• _Objectives_:
• A. Echo the news excerpts about Abramoff word for word, everything from "At Abramoff's behest, one" down to "help Reed's effort.".
• B. Name each former Abramoff associate who, according to the news excerpts about Abramoff, joined the Bush administration.
• C. In the news excerpts about Abramoff, which firm bought Janus-Merritt Strategies LLC?

• _Excerpted text_:
Timothy E. Flanigan, general counsel for conglomerate Tyco International Ltd., said in a statement to the Senate Judiciary Committee last week that Abramoff's lobbying firm initially boasted that Abramoff could help Tyco fend off a special liability tax because he ‘had good relationships with members of Congress,’ including House Majority Leader Tom DeLay (R-Tex.).”
-Washington Post, September 23, 2005

“Safavian once worked with Abramoff at one lobbying firm and was a partner of Grover Norquist, a national Republican strategist with close ties to the White House, at another. Safavian traveled to Scotland in 2002 with Abramoff, Representative Robert Ney of Ohio and another top Republican organizer, Ralph Reed, southeast regional head of President George W. Bush's 2004 re-election campaign.
House Majority Leader Tom DeLay, who once called Abramoff ‘one of my closest and dearest friends,’ already figures prominently in the investigation of the lobbyist's links to Republicans. The probe may singe other lawmakers with ties to Abramoff, such as Republican Senator Conrad Burns of Montana, as well as Ney. “
-Bloomberg, September 22, 2005

“Abramoff's links to the party go beyond lawmakers. He worked with Reed, a former director of the Republican-oriented Christian Coalition, and Norquist to kill an effort to bring legalized gambling to Alabama.
At Abramoff's behest, one of his tribal clients, whose casino could have been hurt by the competition, sent money to Norquist's anti-tax group, Americans for Tax Reform, which in turn wrote a check to help Reed's effort.
One of Norquist's former partners in another venture was Safavian. The two men worked at Janus-Merritt Strategies LLC, a Washington lobbying firm that was later sold to a Richmond, Virginia-based law firm, Williams Mullen.
‘Safavian is a small fish, but in combination with Abramoff and his ties to Norquist and DeLay, it presents a very inviting target to Democrats,' said Ross Baker, a political scientist who studies congressional politics at Rutgers University in New Brunswick, New Jersey.
Safavian was one of three former Abramoff associates who joined the Bush administration. Another was Patrick Pizzella, assistant secretary of labor for administration and management. The third was Susan Ralston, special assistant to White House deputy chief of staff Karl Rove.”

• _Supplied material_:
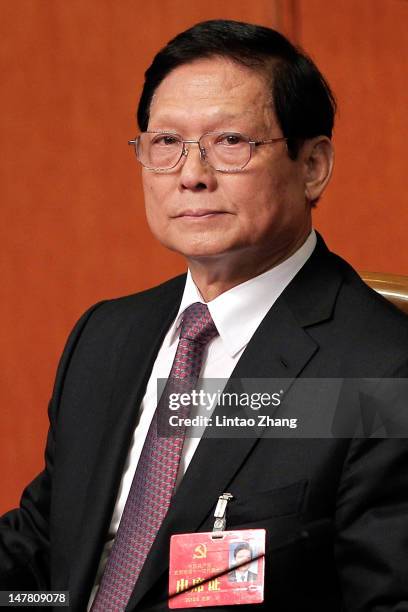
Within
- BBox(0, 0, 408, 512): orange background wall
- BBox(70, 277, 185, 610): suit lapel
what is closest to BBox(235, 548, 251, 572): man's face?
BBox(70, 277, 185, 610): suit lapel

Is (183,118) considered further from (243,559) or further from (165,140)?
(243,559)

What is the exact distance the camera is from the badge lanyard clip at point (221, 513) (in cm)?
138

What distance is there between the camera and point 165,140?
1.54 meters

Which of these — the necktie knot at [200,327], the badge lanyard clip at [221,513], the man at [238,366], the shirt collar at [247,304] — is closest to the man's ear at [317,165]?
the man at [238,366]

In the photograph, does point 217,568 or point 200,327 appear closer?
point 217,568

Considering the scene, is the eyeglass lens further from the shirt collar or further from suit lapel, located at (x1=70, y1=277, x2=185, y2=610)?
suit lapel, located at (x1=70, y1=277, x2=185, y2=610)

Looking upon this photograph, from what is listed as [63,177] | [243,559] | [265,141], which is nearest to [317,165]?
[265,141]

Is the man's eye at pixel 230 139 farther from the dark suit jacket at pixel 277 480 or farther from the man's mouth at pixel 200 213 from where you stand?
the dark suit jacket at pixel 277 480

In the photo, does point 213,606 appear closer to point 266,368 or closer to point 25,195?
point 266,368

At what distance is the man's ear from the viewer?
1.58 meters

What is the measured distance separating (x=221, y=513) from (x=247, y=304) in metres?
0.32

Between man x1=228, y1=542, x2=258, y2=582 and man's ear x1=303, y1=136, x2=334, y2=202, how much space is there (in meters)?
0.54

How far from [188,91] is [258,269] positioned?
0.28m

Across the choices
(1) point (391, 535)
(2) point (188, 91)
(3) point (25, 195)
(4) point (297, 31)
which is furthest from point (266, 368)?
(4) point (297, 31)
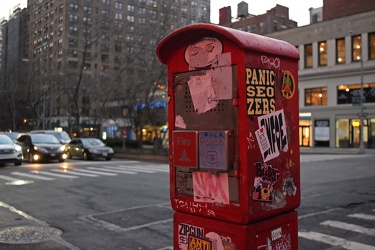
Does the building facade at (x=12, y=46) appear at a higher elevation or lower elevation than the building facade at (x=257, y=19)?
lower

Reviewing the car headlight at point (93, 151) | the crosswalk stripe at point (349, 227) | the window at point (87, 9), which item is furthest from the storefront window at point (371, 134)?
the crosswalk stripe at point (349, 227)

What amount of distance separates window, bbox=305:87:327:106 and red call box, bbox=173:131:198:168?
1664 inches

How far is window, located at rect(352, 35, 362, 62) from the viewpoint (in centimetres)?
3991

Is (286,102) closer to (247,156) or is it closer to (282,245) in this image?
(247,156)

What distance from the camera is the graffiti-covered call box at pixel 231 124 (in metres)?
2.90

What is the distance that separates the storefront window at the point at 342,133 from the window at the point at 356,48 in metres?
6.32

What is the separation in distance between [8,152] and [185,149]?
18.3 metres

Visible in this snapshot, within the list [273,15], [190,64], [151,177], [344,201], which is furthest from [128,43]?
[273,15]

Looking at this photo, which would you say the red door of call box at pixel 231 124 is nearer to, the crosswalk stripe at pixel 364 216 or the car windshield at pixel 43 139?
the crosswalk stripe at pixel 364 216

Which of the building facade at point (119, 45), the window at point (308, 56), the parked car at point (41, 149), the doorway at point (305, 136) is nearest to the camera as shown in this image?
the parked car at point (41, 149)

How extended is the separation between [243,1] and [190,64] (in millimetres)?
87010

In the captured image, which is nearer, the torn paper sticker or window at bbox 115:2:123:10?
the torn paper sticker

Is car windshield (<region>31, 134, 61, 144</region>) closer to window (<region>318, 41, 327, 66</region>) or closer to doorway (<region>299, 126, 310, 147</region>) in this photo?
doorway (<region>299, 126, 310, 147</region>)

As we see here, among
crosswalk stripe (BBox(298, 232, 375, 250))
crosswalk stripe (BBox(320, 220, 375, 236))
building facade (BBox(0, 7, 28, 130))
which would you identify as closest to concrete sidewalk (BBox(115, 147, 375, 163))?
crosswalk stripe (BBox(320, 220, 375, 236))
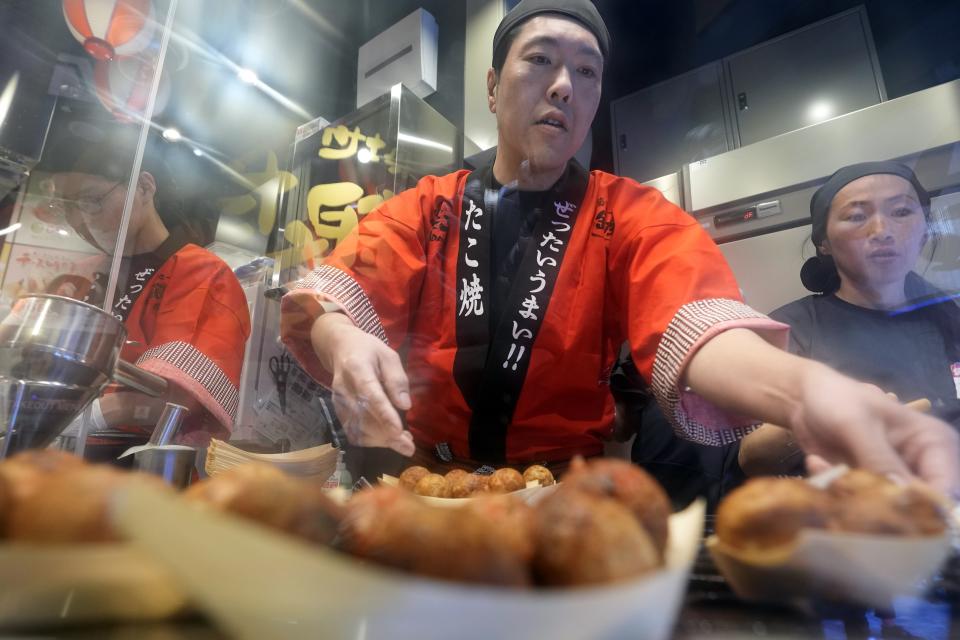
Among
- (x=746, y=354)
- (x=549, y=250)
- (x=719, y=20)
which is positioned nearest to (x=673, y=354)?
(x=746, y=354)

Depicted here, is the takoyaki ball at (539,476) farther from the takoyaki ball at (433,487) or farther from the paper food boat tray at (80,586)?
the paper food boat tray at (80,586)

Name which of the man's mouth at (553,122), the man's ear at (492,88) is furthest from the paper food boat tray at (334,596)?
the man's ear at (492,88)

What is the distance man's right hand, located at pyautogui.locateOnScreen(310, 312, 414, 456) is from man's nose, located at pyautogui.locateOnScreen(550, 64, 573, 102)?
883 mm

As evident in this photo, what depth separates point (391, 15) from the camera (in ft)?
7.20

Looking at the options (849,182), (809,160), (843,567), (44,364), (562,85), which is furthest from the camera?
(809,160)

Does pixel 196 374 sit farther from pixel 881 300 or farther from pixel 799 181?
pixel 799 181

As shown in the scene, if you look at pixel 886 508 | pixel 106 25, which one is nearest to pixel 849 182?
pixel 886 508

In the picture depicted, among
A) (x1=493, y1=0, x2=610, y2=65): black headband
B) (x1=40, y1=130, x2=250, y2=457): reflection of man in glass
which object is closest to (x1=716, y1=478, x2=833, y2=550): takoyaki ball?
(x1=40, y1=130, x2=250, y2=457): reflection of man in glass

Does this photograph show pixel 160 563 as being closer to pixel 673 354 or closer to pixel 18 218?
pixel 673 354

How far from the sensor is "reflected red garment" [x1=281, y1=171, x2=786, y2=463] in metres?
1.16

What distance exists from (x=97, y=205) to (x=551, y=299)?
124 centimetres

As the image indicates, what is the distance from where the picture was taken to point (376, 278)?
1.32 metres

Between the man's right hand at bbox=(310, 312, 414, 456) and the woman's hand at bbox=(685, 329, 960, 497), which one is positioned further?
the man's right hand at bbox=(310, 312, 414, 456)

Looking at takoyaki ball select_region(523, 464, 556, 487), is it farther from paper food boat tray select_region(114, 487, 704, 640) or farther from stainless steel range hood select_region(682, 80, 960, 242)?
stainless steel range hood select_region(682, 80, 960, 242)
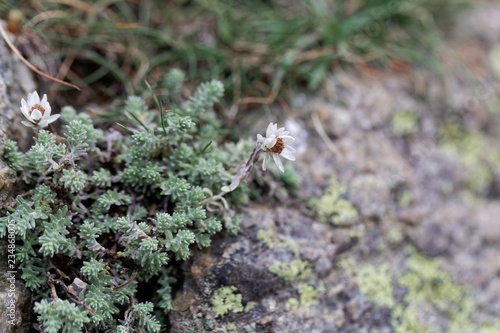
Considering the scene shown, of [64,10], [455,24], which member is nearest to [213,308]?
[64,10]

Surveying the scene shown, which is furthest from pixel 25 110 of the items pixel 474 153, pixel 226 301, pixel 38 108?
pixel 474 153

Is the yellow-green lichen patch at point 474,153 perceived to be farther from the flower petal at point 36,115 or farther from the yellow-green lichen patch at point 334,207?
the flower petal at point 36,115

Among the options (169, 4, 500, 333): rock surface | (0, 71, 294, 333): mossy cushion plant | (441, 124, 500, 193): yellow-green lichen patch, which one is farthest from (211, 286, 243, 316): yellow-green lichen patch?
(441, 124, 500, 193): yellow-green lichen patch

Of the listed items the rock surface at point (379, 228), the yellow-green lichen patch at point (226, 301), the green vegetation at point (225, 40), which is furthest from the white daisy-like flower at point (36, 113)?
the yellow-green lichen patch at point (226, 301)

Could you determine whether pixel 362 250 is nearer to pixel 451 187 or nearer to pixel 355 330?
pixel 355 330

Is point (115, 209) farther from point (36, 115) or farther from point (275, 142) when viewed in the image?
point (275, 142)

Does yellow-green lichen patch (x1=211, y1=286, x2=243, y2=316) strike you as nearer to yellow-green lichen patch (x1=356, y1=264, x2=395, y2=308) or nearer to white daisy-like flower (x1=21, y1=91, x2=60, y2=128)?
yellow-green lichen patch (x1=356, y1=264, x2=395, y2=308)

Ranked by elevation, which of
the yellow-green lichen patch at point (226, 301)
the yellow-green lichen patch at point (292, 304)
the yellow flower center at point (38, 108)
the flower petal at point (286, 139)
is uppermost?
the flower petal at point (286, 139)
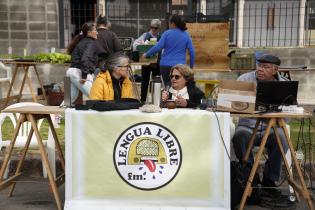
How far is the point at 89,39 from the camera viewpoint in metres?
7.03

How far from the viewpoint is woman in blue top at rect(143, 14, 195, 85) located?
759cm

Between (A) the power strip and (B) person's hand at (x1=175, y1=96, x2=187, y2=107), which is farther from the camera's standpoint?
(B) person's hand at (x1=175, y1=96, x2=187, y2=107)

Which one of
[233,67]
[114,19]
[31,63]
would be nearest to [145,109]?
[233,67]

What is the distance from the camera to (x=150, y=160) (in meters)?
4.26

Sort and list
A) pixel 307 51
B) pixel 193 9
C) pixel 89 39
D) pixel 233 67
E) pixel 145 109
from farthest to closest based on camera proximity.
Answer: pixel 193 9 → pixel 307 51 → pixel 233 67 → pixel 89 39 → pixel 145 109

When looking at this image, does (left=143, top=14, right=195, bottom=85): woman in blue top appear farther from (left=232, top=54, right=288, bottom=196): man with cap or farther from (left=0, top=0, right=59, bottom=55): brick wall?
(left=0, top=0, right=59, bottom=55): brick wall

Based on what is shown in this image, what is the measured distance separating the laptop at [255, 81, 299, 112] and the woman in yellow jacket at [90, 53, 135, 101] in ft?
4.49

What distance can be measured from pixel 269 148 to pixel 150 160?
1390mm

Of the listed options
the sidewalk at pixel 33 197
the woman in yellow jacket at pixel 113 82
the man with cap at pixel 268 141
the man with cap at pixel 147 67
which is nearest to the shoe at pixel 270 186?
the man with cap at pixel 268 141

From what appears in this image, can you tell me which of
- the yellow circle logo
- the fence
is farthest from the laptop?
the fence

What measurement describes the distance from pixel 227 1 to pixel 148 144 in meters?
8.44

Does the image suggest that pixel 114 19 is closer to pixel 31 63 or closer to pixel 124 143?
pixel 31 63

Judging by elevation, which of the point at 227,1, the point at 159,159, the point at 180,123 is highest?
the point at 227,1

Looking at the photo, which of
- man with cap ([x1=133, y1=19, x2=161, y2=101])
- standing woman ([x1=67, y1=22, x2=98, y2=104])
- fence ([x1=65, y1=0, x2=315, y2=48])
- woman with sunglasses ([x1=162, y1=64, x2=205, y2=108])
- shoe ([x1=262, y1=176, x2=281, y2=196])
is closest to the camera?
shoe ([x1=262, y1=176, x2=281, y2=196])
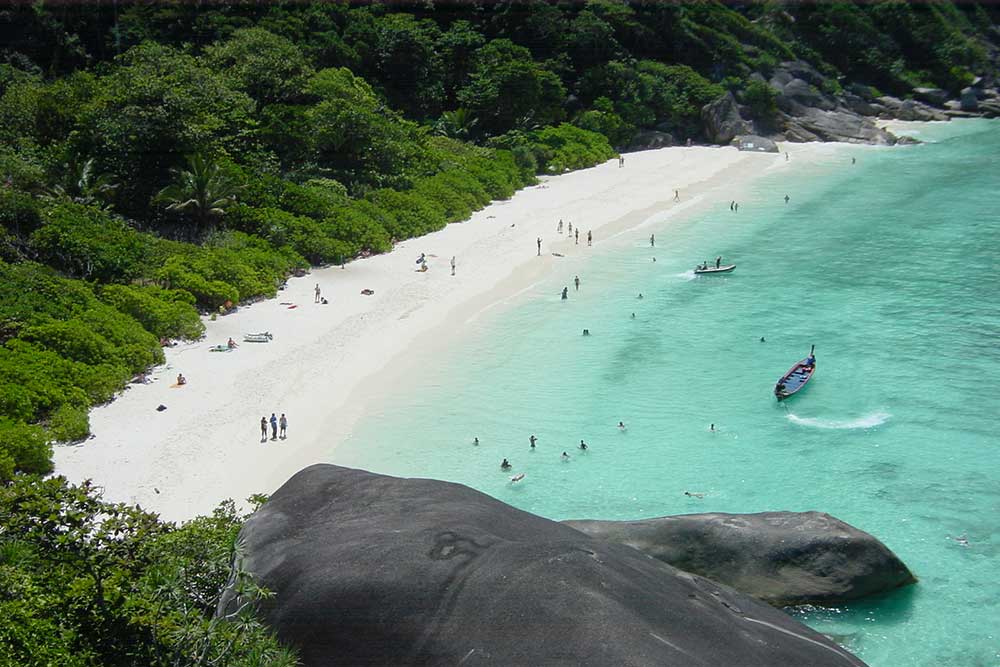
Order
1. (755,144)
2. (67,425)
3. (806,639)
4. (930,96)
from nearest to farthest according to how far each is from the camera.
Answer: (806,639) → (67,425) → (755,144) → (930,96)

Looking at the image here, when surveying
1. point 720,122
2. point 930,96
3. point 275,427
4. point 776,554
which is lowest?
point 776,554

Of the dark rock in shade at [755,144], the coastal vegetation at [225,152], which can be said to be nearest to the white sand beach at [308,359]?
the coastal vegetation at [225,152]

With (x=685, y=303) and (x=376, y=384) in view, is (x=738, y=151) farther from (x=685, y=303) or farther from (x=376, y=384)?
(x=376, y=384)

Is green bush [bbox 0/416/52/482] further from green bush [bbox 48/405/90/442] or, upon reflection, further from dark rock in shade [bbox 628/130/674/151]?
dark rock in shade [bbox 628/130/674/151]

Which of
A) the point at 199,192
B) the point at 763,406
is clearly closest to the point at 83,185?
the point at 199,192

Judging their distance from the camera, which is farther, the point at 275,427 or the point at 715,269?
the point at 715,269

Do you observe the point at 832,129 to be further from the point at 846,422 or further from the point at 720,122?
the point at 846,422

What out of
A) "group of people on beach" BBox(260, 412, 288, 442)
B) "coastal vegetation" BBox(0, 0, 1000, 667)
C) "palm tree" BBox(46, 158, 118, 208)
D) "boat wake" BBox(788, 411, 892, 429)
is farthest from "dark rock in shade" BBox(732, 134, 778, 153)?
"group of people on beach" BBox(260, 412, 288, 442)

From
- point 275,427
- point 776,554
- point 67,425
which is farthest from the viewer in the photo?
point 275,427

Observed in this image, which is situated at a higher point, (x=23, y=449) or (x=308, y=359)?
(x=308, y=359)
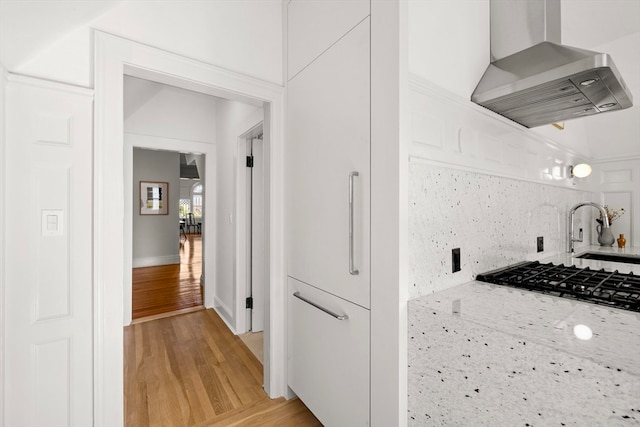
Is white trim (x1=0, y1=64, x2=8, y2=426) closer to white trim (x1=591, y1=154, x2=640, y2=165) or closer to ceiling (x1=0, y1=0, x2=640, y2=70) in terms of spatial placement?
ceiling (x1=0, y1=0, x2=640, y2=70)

• _Expected responses_:
• A.
At Abramoff's behest, one of his tribal clients, whose casino could have been hurt by the competition, sent money to Norquist's anti-tax group, Americans for Tax Reform, which in turn wrote a check to help Reed's effort.

• B.
Safavian
Patrick Pizzella
Susan Ralston

• C. Williams Mullen, a law firm based in Richmond, Virginia.